再戦の場所に指定した広場は管理棟とコテージを繋ぐ位置にある為、夜間緊急時に双方が連絡できる必要性とその際の安全面の観点から等間隔に電灯が配置されており、ほとんど日が落ち暗くなった周囲をその光が淡く照らしていた。


 広場には俺、飛鳥、会長、真田さん、当真晶子、空也、剣太郎の七人。要芽ちゃんは晩飯の用意でこの場にはいない。


「──御村」


「なんだ? 真田さん」


「先に礼を言っておく。世話になった、……ありがとう」


 剣太郎を見据えたまま、俺に感謝を伝える真田さん。……ありがとうって言葉にされると不思議と気恥ずかしいな。


「まだ早いだろ」


「いや、ここまでお膳立てしてもらえれば充分だ。後は私次第、それでいい」


「間違えるな、真田。私達次第だ」


 飛鳥が真田さんの言葉を訂正する。そういえば、この二人が会話する所をあまり見た事がないな。生徒会がお世辞にも和気藹々とは言えない集まりなのは重々承知しているがこんな調子で大丈夫かと始まる前から不安になる。


「心配しなくていい」


「飛鳥?」


「目的は一致している──向こうに借りを返すと言う、な」


 借りを返すべき相手、空也と剣太郎はすでに準備完了と言う感じ。剣太郎の手には昼と変わらず、モップの柄。……緊張感が削がれるなぁ。
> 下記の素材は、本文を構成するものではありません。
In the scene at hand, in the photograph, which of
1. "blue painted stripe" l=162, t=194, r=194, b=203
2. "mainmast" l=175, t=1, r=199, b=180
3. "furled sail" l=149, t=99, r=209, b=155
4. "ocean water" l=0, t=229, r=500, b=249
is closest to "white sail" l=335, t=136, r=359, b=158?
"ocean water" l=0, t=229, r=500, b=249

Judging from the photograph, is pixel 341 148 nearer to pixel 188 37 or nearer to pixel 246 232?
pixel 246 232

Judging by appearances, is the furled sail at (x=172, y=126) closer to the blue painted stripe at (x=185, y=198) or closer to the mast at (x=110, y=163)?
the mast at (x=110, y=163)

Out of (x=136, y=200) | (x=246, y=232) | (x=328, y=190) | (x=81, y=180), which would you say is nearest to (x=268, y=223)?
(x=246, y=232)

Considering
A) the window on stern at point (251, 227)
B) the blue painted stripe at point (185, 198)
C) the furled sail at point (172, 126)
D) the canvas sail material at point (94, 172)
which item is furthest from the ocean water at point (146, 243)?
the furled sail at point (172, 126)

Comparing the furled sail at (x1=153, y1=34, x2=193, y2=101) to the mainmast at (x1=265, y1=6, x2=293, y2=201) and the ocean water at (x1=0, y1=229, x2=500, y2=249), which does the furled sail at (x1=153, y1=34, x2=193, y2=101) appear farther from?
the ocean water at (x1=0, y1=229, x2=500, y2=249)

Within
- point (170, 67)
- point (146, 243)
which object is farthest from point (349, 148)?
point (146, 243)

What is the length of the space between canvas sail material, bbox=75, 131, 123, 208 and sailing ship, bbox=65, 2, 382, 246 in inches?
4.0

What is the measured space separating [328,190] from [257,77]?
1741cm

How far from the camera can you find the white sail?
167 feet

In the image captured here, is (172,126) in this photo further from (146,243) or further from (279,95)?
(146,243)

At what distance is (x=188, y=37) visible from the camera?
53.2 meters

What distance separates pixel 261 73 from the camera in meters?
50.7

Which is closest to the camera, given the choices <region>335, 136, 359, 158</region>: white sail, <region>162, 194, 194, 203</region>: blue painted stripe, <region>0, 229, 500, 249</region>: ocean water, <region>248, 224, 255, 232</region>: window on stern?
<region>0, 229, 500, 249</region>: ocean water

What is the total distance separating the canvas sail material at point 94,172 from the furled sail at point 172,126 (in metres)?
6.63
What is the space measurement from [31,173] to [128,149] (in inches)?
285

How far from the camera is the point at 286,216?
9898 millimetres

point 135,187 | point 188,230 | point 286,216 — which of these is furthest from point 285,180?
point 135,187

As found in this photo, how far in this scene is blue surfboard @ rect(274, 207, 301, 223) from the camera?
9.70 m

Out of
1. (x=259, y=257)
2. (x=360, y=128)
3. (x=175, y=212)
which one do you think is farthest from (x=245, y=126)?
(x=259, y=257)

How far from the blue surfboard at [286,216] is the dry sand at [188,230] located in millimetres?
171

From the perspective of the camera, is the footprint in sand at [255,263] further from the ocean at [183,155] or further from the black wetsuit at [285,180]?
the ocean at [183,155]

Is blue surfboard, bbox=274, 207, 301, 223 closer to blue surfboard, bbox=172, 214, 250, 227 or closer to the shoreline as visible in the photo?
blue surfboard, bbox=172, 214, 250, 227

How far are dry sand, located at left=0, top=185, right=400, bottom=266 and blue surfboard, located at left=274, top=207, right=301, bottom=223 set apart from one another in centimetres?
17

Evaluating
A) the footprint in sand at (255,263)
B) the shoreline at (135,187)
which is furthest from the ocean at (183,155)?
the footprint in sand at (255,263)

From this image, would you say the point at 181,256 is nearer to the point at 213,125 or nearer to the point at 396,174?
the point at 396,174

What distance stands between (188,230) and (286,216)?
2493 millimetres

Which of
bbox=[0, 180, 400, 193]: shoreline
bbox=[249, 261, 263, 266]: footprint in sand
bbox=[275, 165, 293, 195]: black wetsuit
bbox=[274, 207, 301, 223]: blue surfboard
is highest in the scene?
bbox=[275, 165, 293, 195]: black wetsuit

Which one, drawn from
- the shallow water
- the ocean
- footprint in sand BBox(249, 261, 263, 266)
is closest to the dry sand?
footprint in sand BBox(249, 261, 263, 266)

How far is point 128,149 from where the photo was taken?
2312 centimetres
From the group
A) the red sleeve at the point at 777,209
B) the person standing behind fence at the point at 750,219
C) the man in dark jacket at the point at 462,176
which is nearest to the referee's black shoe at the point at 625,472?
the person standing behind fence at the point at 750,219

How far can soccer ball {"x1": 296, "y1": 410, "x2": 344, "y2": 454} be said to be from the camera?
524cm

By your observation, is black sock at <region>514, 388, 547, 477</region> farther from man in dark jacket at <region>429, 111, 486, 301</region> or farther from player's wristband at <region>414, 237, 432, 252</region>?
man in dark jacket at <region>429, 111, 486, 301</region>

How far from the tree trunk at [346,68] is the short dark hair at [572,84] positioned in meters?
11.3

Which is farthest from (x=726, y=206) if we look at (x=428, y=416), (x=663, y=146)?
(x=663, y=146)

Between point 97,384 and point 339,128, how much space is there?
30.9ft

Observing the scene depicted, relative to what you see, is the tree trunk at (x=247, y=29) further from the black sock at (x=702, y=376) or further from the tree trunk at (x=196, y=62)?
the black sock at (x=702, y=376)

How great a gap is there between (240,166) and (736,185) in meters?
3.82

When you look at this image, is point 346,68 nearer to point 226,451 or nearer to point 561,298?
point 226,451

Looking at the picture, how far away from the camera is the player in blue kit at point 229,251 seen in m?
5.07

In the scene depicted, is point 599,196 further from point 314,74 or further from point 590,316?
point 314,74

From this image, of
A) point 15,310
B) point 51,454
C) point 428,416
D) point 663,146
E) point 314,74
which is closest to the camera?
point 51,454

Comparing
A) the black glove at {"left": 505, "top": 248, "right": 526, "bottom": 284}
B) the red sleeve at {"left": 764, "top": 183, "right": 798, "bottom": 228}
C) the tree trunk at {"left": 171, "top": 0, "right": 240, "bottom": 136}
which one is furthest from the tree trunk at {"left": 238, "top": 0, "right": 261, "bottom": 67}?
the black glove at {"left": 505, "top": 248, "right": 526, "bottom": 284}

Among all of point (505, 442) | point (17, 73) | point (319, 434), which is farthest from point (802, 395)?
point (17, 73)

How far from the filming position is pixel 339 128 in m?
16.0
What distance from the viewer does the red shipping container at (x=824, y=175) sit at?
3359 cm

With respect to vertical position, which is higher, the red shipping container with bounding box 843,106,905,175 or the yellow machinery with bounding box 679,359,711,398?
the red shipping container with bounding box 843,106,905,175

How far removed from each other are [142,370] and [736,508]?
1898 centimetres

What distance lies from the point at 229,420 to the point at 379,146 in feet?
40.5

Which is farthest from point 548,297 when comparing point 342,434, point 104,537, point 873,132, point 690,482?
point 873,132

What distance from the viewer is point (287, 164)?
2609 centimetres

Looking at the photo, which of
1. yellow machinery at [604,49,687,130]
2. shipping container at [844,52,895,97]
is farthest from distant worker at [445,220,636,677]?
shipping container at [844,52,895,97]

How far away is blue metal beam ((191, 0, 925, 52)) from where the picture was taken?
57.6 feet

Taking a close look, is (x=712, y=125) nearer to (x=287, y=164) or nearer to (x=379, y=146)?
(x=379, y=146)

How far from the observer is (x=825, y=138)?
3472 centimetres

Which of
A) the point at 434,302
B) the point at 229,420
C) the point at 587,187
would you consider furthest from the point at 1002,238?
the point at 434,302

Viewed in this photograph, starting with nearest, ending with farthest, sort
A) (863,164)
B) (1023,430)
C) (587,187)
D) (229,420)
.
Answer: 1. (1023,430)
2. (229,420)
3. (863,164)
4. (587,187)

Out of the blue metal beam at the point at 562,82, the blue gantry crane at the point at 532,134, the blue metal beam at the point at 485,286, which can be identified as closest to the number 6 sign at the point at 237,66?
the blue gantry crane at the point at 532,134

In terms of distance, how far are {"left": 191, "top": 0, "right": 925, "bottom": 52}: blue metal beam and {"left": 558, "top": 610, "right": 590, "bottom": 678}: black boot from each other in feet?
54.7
しかし、そんな俺とは裏腹に飛鳥と真田さんの戦意に翳りは見られない。


「(こちらも準備万端という事か)」


 むしろ二人の仲を見当違いにも心配していた俺の方が準備不足だったらしい。


「それじゃあ、手筈通りによろしく」


「あぁ」


「任せろ」


 真田さんの愛刀が短く、控え目ながらも電灯の光を反射させ、飛鳥の呼吸が深く鋭く辺りの音に浸透する。俺達から少し離れた場所には見届け人の会長と当真晶子。講堂で真田さんと戦ったようなデモンストレーションじみた見世物ではないから、盛り上げ役のMCは必要なく、二人はただ決着を待つ。そして、これは試合ではない、当人同士が納得した時こそ決着。


「──いくぞ!」


 真田さんがそう叫ぶと同時に一本指歩法で剣太郎へと駆ける。それに置いてぼりをくわないよう俺も最初の一歩を強く蹴り出し、向かっていく。


 天之宮、当真の企みで集められたはずの連中が起こした両家の思惑とは関係ない私闘はそんな風に始まった。